TEXT EXTRACT.
Hello,
Is it allowed to use an element that is allowed to appear multiple times within a path ?
For example in the query
SELECT a/items[at0001]/value
FROM EHR e
CONTAINS CLUSTER a[openEHR-EHR-CLUSTER.laboratory_test_analyte.v1]
the field items[at0001] may appear 0..* times. Thus the access to the value field is not properly defined from a type checking point of view.
Does the AQL specification allow such constructs and how is this situation interpreted ?
Greetings
Georg
Unless I am missing something, the fragment items[at0001] cannot appear more than once relative to any given archetype. Here, it is relative to ‘a’, i.e. openEHR-EHR-CLUSTER.laboratory_test_analyte.v1. Within the same archetype, you cannot have other items[xxx] such that the xxx are not unique, even if there are multiple ‘items’ attributes down the containment graph. From different archetypes you can, but there is no difficulty for the AQL processor to disambiguate these.
Hi Thomas,
I do not want to use the path element "items[at0001]" multiple times. What I mean is that in the query
SELECT a/items[at0001]/value
FROM EHR e CONTAINS CLUSTER a[openEHR-EHR-CLUSTER.laboratory_test_analyte.v1]
the path "a/items[at0001]" denotes a list of ELEMENT (min: 0, max: *). Thus the access to the field "value" of this list seems odd. But from the specification it seems that if I want to receive all values of all values of all elements this query is the correct query to make what I want.
To access all path leafs of all elements of such a list is therefore implicitely done.

SET EXERCISE 1.
Answer these questions about the AQL thread:
(a) Which archetype does the CLUSTER in the example query use?
(b) According to the reply to Georg, from what can items[xxx] with non-unique xxx come without causing the AQL processor any difficulty?
(c) What minimum and maximum does the follow-up give for the list of ELEMENT denoted by "a/items[at0001]"?
SET EXERCISE 2. Can you carry on the AQL thread from its last sentence?

Image-based spatial reasoning data
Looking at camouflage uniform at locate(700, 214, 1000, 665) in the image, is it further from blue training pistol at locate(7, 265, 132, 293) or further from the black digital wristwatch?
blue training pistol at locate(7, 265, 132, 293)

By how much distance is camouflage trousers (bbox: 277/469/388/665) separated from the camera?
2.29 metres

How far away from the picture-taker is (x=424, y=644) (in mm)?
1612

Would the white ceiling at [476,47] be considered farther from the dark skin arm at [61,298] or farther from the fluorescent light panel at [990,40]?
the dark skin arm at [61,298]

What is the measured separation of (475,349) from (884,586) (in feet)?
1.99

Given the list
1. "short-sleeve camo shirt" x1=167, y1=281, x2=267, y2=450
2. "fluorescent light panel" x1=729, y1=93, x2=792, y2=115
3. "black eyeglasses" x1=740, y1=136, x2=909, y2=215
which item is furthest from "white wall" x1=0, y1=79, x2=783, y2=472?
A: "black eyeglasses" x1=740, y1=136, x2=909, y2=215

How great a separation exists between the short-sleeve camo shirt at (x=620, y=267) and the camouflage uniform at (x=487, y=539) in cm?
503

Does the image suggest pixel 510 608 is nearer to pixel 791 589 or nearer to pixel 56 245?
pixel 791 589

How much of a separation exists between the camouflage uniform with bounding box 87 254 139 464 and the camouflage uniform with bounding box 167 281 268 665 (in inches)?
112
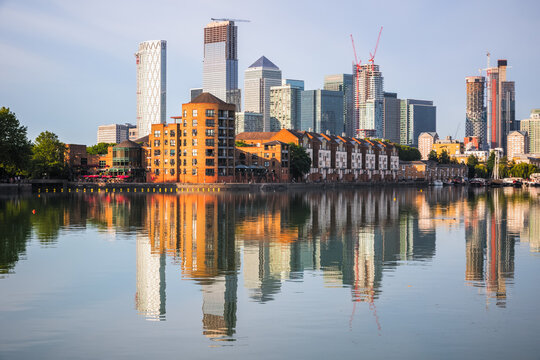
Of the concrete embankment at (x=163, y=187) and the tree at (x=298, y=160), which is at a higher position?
the tree at (x=298, y=160)

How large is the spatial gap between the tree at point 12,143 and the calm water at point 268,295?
86.0 meters

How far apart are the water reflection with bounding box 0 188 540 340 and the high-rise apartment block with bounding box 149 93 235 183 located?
104447mm

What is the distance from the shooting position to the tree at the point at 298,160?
19388 cm

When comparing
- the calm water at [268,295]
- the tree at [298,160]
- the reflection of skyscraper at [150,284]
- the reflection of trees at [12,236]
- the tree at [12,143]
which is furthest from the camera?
the tree at [298,160]

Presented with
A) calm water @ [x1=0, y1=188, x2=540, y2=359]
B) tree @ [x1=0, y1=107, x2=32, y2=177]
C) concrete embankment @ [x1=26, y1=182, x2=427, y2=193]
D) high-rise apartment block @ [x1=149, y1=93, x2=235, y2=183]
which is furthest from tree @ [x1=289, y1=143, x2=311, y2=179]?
calm water @ [x1=0, y1=188, x2=540, y2=359]

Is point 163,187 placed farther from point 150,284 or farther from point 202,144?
point 150,284

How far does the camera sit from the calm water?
704 inches

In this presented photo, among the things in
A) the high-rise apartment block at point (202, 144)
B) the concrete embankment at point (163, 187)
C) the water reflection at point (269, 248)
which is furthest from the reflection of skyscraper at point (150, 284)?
the high-rise apartment block at point (202, 144)

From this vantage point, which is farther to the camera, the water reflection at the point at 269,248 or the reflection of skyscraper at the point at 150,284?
the water reflection at the point at 269,248

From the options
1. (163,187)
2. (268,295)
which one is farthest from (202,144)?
(268,295)

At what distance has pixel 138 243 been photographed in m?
40.5

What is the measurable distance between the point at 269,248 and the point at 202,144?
13518 cm

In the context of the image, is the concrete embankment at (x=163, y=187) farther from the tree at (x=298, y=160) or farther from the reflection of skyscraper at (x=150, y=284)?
the reflection of skyscraper at (x=150, y=284)

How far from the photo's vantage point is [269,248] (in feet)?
124
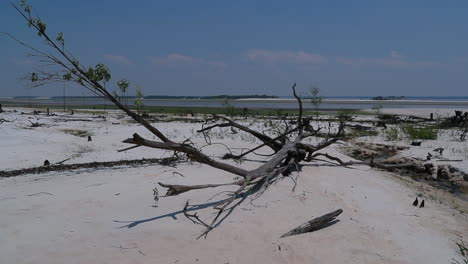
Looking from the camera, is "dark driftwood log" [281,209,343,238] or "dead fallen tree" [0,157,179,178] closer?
"dark driftwood log" [281,209,343,238]

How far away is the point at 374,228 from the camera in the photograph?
13.4ft

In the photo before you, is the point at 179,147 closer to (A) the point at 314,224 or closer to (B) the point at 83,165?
(A) the point at 314,224

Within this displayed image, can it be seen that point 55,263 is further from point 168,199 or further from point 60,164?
point 60,164

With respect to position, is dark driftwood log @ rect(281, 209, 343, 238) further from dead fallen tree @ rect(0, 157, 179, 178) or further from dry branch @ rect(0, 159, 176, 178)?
dry branch @ rect(0, 159, 176, 178)

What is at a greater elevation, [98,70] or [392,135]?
[98,70]

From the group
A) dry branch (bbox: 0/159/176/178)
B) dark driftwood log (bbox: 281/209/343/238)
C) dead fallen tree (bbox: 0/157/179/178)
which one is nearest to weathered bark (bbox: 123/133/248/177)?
dark driftwood log (bbox: 281/209/343/238)

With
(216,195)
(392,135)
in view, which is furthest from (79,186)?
(392,135)

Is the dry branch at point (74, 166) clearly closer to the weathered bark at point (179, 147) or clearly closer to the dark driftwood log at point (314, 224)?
the weathered bark at point (179, 147)

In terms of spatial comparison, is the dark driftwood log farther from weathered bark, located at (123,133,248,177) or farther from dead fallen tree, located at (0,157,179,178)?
dead fallen tree, located at (0,157,179,178)

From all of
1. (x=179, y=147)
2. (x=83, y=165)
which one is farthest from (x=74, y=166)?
(x=179, y=147)

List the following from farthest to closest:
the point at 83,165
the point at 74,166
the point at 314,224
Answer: the point at 83,165
the point at 74,166
the point at 314,224

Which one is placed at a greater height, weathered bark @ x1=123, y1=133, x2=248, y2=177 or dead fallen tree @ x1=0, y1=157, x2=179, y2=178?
weathered bark @ x1=123, y1=133, x2=248, y2=177

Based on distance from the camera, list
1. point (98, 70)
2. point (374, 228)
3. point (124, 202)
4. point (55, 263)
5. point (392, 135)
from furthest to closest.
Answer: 1. point (392, 135)
2. point (98, 70)
3. point (124, 202)
4. point (374, 228)
5. point (55, 263)

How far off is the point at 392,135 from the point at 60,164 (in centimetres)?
977
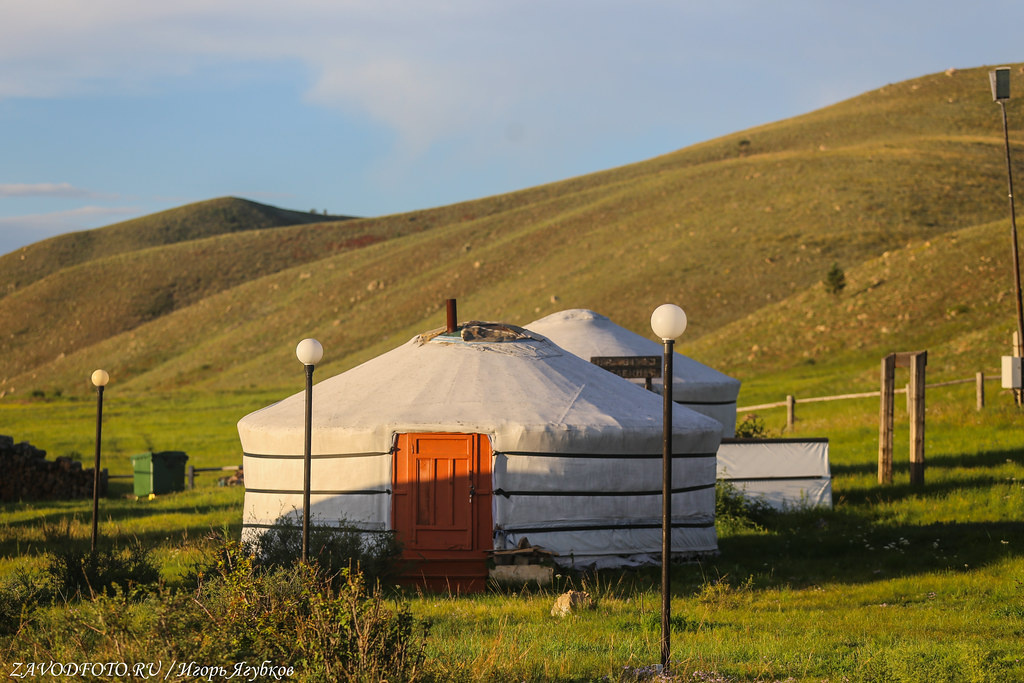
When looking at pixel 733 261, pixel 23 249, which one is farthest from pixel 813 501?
pixel 23 249

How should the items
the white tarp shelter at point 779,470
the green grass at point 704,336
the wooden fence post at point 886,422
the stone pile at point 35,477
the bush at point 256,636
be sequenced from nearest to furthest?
1. the bush at point 256,636
2. the green grass at point 704,336
3. the white tarp shelter at point 779,470
4. the wooden fence post at point 886,422
5. the stone pile at point 35,477

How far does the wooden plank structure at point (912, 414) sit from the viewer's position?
37.5ft

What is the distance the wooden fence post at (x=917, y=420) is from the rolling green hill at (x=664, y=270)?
33.1ft

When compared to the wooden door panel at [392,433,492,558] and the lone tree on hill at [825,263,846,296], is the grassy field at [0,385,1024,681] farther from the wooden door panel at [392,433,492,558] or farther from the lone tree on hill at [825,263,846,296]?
the lone tree on hill at [825,263,846,296]

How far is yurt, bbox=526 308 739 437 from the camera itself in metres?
14.1

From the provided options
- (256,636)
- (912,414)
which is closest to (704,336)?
(912,414)

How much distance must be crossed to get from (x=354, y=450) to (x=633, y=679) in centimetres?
439

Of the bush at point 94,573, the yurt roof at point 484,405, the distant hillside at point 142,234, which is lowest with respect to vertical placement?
the bush at point 94,573

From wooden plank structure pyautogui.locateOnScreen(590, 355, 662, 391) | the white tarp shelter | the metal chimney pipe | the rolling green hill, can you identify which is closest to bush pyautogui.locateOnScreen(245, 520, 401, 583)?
the metal chimney pipe

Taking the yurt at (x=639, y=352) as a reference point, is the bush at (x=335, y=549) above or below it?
below

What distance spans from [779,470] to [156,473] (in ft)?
35.1

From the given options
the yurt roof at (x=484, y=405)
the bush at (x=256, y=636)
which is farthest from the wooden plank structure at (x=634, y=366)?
the bush at (x=256, y=636)

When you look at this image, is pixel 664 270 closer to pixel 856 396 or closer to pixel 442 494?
pixel 856 396

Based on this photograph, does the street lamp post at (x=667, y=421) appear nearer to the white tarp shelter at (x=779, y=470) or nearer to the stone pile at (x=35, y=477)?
the white tarp shelter at (x=779, y=470)
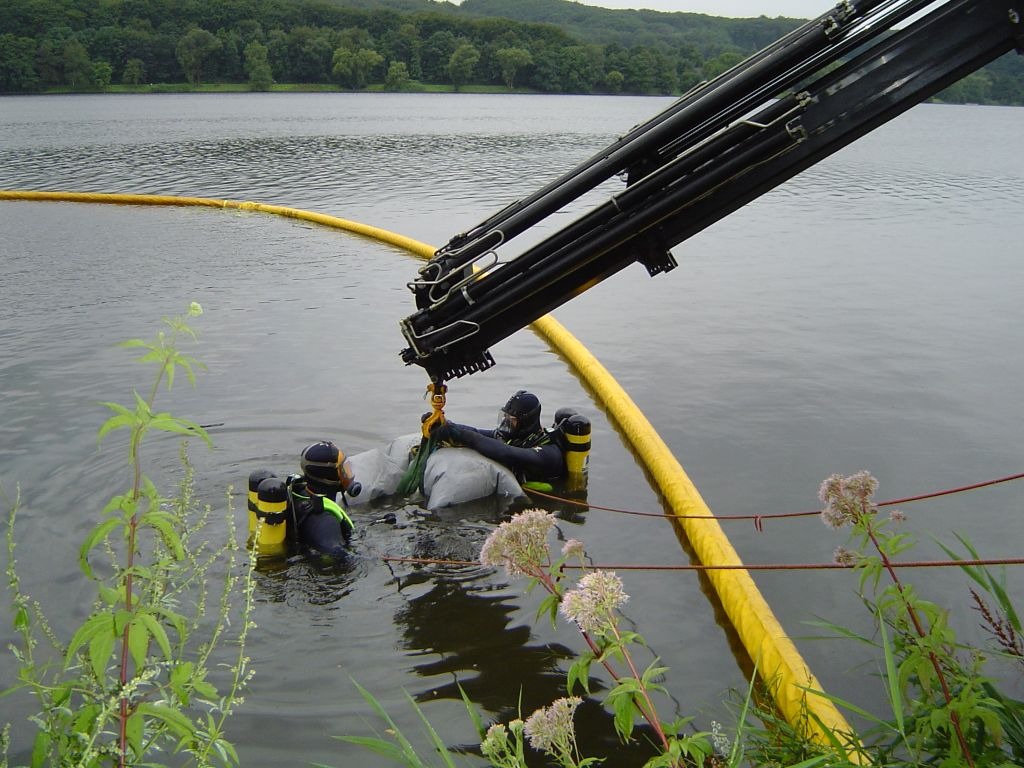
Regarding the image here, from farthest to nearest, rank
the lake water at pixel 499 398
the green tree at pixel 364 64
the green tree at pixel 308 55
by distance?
Answer: the green tree at pixel 308 55
the green tree at pixel 364 64
the lake water at pixel 499 398

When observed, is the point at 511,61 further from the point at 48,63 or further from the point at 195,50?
the point at 48,63

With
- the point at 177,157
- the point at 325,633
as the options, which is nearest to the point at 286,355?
the point at 325,633

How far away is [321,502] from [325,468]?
234 mm

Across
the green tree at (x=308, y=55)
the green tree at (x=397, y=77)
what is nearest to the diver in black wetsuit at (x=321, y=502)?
the green tree at (x=397, y=77)

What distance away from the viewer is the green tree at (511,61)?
10625 cm

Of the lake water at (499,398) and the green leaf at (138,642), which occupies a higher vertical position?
the green leaf at (138,642)

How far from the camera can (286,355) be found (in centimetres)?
1123

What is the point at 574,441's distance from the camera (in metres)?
7.47

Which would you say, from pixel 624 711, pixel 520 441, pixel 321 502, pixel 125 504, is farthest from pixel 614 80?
pixel 125 504

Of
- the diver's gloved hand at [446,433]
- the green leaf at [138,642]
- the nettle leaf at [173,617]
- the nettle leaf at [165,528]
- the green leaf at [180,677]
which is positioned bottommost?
the diver's gloved hand at [446,433]

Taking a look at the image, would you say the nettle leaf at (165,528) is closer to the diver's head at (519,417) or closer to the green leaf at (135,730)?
the green leaf at (135,730)

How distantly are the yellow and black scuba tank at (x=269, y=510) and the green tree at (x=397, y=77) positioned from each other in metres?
99.5

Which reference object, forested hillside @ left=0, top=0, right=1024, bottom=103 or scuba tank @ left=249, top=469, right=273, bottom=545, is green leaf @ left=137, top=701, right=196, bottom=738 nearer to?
scuba tank @ left=249, top=469, right=273, bottom=545

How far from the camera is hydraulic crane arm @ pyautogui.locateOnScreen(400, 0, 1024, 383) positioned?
4699 mm
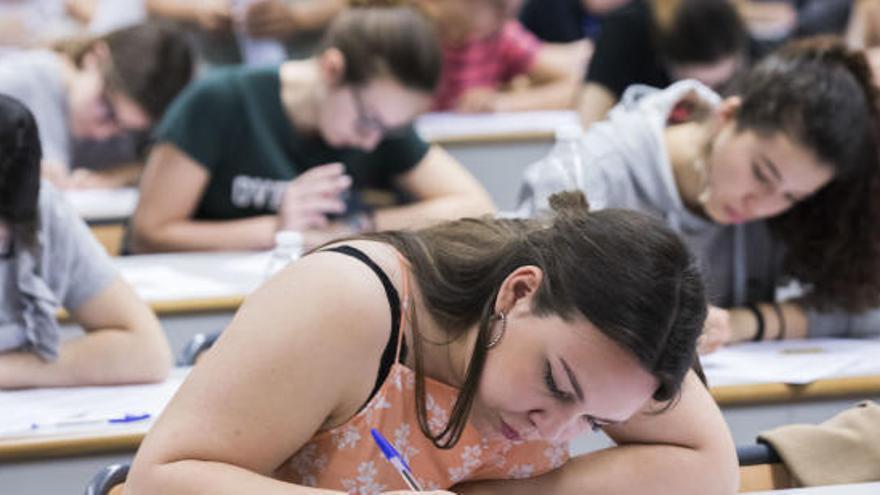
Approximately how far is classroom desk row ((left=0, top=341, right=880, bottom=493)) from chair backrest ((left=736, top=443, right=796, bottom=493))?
18 cm

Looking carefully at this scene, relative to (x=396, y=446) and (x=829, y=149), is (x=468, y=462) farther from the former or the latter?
(x=829, y=149)

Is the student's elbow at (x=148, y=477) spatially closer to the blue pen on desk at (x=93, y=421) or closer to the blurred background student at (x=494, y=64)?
the blue pen on desk at (x=93, y=421)

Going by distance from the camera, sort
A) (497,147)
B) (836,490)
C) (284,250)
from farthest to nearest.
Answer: (497,147)
(284,250)
(836,490)

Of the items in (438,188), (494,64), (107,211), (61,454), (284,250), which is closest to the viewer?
(61,454)

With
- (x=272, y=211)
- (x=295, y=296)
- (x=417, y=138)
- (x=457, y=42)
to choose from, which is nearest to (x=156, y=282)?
(x=272, y=211)

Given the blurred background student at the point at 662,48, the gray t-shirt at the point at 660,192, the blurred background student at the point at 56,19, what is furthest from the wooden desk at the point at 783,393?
the blurred background student at the point at 56,19

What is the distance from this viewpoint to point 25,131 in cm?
194

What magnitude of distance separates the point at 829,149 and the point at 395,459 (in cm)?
126

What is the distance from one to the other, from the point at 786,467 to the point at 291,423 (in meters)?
0.72

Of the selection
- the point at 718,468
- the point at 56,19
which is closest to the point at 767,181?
the point at 718,468

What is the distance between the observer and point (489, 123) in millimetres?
4480

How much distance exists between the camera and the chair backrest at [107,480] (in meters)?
1.52

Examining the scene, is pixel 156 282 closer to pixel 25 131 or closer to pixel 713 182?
pixel 25 131

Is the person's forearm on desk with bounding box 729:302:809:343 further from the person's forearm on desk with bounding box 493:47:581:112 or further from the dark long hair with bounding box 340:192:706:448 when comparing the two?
the person's forearm on desk with bounding box 493:47:581:112
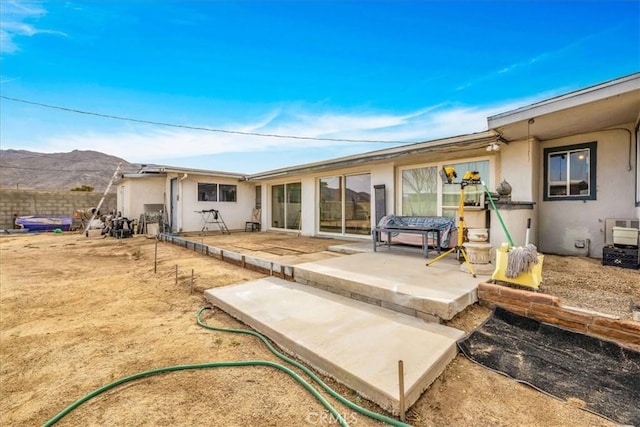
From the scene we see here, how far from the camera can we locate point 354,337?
229 cm

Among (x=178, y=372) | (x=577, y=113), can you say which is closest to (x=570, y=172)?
(x=577, y=113)

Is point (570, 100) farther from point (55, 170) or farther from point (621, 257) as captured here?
point (55, 170)

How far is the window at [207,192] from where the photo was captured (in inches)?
444

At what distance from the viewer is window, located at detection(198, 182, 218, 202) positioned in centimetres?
1127

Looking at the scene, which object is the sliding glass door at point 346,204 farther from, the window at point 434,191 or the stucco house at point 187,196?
the stucco house at point 187,196

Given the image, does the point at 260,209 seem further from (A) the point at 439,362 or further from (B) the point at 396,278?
(A) the point at 439,362

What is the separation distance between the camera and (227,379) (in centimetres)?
197

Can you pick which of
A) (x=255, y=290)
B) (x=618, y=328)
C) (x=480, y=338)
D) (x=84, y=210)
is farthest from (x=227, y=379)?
(x=84, y=210)

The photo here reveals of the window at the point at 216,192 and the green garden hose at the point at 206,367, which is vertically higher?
the window at the point at 216,192

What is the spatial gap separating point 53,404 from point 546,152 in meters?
7.53

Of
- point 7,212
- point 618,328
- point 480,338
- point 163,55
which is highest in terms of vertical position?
point 163,55

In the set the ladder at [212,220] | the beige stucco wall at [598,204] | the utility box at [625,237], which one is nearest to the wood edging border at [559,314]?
the utility box at [625,237]

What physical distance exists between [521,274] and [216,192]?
11026 mm

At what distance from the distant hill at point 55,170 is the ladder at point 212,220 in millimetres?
21470
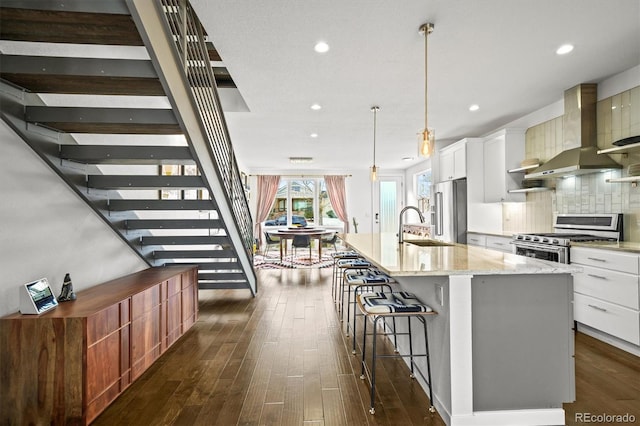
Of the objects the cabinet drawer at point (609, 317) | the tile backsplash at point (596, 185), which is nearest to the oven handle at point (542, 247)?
the cabinet drawer at point (609, 317)

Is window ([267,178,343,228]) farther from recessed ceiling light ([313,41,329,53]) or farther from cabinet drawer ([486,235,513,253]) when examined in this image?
recessed ceiling light ([313,41,329,53])

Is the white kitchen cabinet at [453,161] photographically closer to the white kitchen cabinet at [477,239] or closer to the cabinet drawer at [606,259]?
the white kitchen cabinet at [477,239]

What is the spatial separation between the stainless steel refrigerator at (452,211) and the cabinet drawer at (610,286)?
7.55 feet

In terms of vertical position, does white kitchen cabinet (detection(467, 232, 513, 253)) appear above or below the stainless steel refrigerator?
below

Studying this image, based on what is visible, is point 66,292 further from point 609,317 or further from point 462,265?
point 609,317

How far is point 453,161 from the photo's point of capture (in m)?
5.65

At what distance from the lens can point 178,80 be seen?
80.9 inches

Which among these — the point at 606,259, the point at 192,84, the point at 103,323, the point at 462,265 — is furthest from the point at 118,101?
the point at 606,259

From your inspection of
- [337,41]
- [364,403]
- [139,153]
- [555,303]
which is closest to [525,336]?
[555,303]

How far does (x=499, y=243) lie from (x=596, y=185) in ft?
4.07

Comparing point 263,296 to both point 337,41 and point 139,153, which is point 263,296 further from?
point 337,41

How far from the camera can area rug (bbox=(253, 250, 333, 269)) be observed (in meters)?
7.12

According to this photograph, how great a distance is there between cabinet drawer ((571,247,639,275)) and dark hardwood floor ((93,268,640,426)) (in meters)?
0.72

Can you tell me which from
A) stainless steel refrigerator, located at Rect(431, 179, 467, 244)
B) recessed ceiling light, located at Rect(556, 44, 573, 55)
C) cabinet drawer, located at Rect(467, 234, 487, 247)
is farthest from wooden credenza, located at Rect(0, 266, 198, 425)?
stainless steel refrigerator, located at Rect(431, 179, 467, 244)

EXERCISE RESULT 1.
(a) openEHR-EHR-CLUSTER.laboratory_test_analyte.v1
(b) From different archetypes
(c) A minimum of 0 and a maximum of *

EXERCISE RESULT 2.
Greetings
Georg
Hello,
In order to better understand the semantics of AQL I try to rephrase the problem I have:
Imagine an archetype "openEHR-EHR-CLUSTER.example.v1" that allows the multiple existence of a specific contained field:
Is it allowed to constrain this archetype in the WHERE part by accessing the field within a path? :
SELECT e FROM EHR e CONSTAINS CLUSTER a[openEHR-EHR-CLUSTER.example.v1]
WHERE a/items[at0001]/value = 'test'
The problem I have with this query is that the path "a/items[at0001]" is a list, so it perhaps cannot be extended with "value", because a list does not have a field "value" but only the members of this list have this field.
An alternative to the query above would be to resolve the list in the FROM part by writing something like this:
SELECT e FROM EHR e CONSTAINS CLUSTER a[openEHR-EHR-CLUSTER.example.v1]
CONTAINS DV_TEXT b
WHERE b/value = 'test'
This would work in the above example, but would create further problems if there are further elements in parallel to ELEMENT[at0001] that as well contain DV_TEXTs and which would be matched as well by the alternative query.
Greetings
Georg
Hi Seref,
Ok, thank you for the answer.
From that I and the other answers I would summarize that
"implicit iteration over lists in order to further process the elements"
is a paradigm that does actually exist in AQL.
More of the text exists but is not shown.